While the pioneers of Indian cinema were busying themselves in inventing ways to adapt a new media to Indian conditions, they had a welcome compromise with regard to the content on the celluloid. For the first Telugu movie in 1931 (Bhakta Prahlada) stage artists were invited to perform before the movie camera. The songs and poems were rendered as they do on stage while a harmonist played the instrument outside the field of the camera.

Eventually they groped for the filmic content with the available experience they had at hand. Slowly dialectic presentation took the place of the didactic themes, while representative characters gave way to reflective characters. The rebel, anti-hero, even a revolutionary took the centre stage. The film has become a poser, a teacher, campaigner and even a pamphleteer!

With the television finding its way into the drawing rooms, the small screen sounded the death knell to its parent for a while. What is the way out? What can be the alternative entertainment that ‘cannot’ be served on the small screen, but confined only to big screens? Spectacle. Vista vision, 70 mm, cinemascope, 3D- spectacle that cannot be captured on the idiot box at home came into existence.

And the digital technology, graphics, mind- boggling manipulations of the visuals hit the big screen. For instance, a stunning scene was made in Hollywood when Forest Gump meets the then American President John F.Kennedy.

Lately, with the ever-changing tastes of the audiences, and in the materialistic world, the film-maker is more anxious to feed the nerves of the viewer than his soul.

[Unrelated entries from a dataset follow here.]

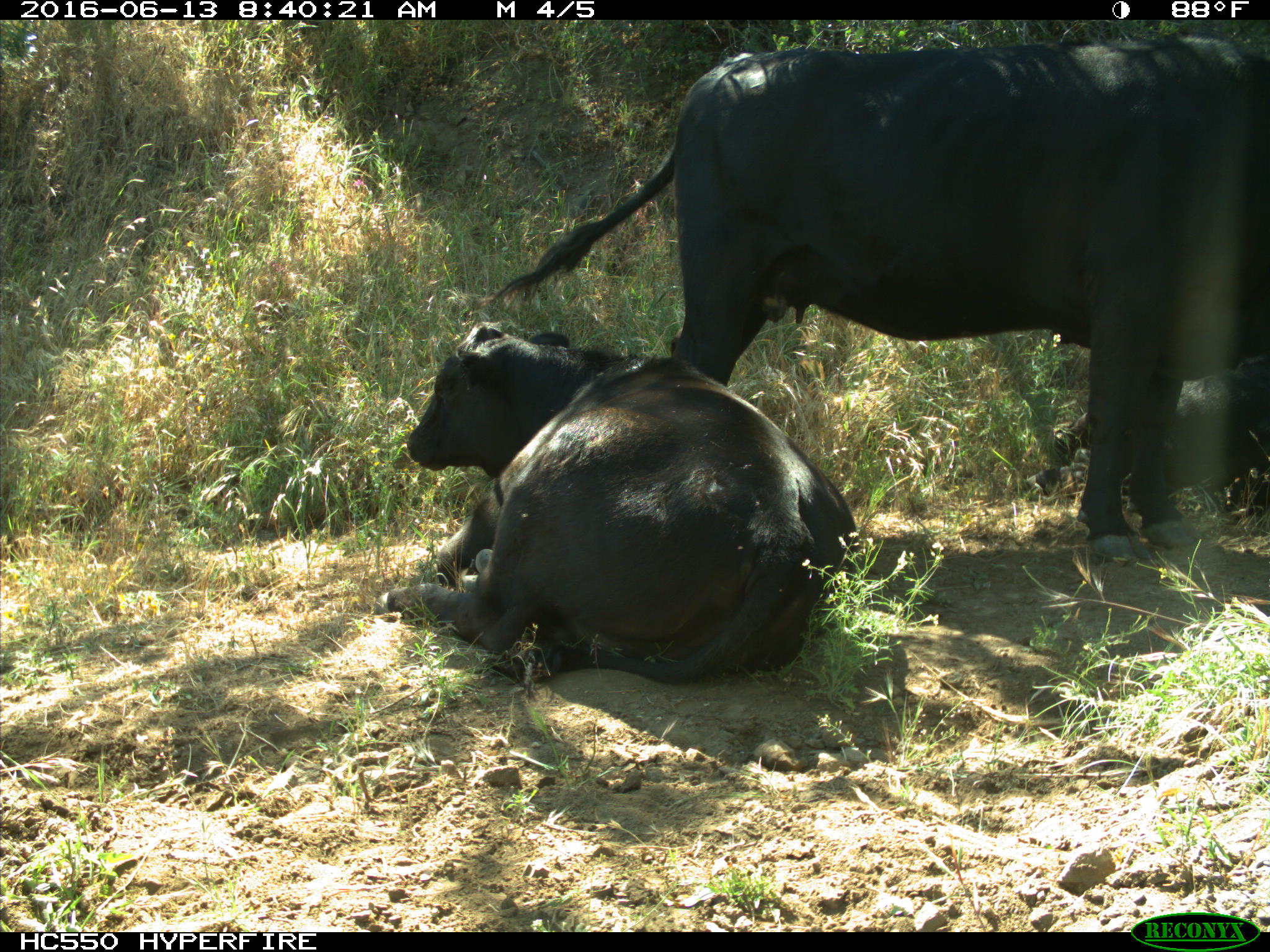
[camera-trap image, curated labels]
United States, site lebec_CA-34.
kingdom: Animalia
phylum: Chordata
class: Mammalia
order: Artiodactyla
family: Bovidae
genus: Bos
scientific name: Bos taurus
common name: domestic cow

Gone are the days of Sound Of Music, Ten Commandments, Chandralekha, Tyagayya, Avvayyyar , Vipranarayana. The stunning visuals, nerve-wrenching ‘spot interest’ have become the order of the day.

Gone are the days when the filmmaker was anxious to integrate instruction with entertainment. He used to engage the viewer keeping his well-tuned cultural ethos in its place. Not anymore. He has since started wrapping the ‘film’ in a saleable package. It has become a consumer product. The film, unfortunately, is also a commercial enterprise. Hence the film viewer is making demands on the filmmaker.

Selling the product has become the first criterion. The filmmaker is anxious to please the consumer. Dada Saheb Phalkes and B.N.Reddis, Shantarams took the backseat and the ‘businessman’ presided over the enterprise and entertainment has become his forte. This has been the global trend. Ben Hur and Mayabazar gave way to Jurassic Park and Chennai Express.

However, there are some outstanding filmmakers in our midst, equally outstanding technicians ventilating their talent at Oscar levels. Sreekar Prasad, the film editor from South India, bagged national award for film editing 9 times. Resul Pookutty received Oscar for Sound mixing for the film “Slum Dog Millionaire’’ and he produced a film called “I.D”, an astounding movie directed by a debut filmmaker Kamal K.M. for whom we gave the Gollapudi Srinivas National Award this year.

A recent epistolary romantic film “Lunch Box’’ featuring Irfan Khan and directed by another debut director Ritesh Bhatia is nominated for this year’s Oscars in the foreign film category. And then who can forget “Midhunam’’ by my good friend Bharani?

Obviously two different genres have come to stay in the world cinema, mainstream cinema and art film, not by choice of the audiences but by choice of the entrepreneur.

Indian cinema, nay, the world cinema is at crossroads with unimaginable ‘genius’ on one side and the businessman’s yearning to reach the purse strings of the viewer on the other side. But when ‘business’ outweighs ‘art’, the taste and good theme will be the casualty.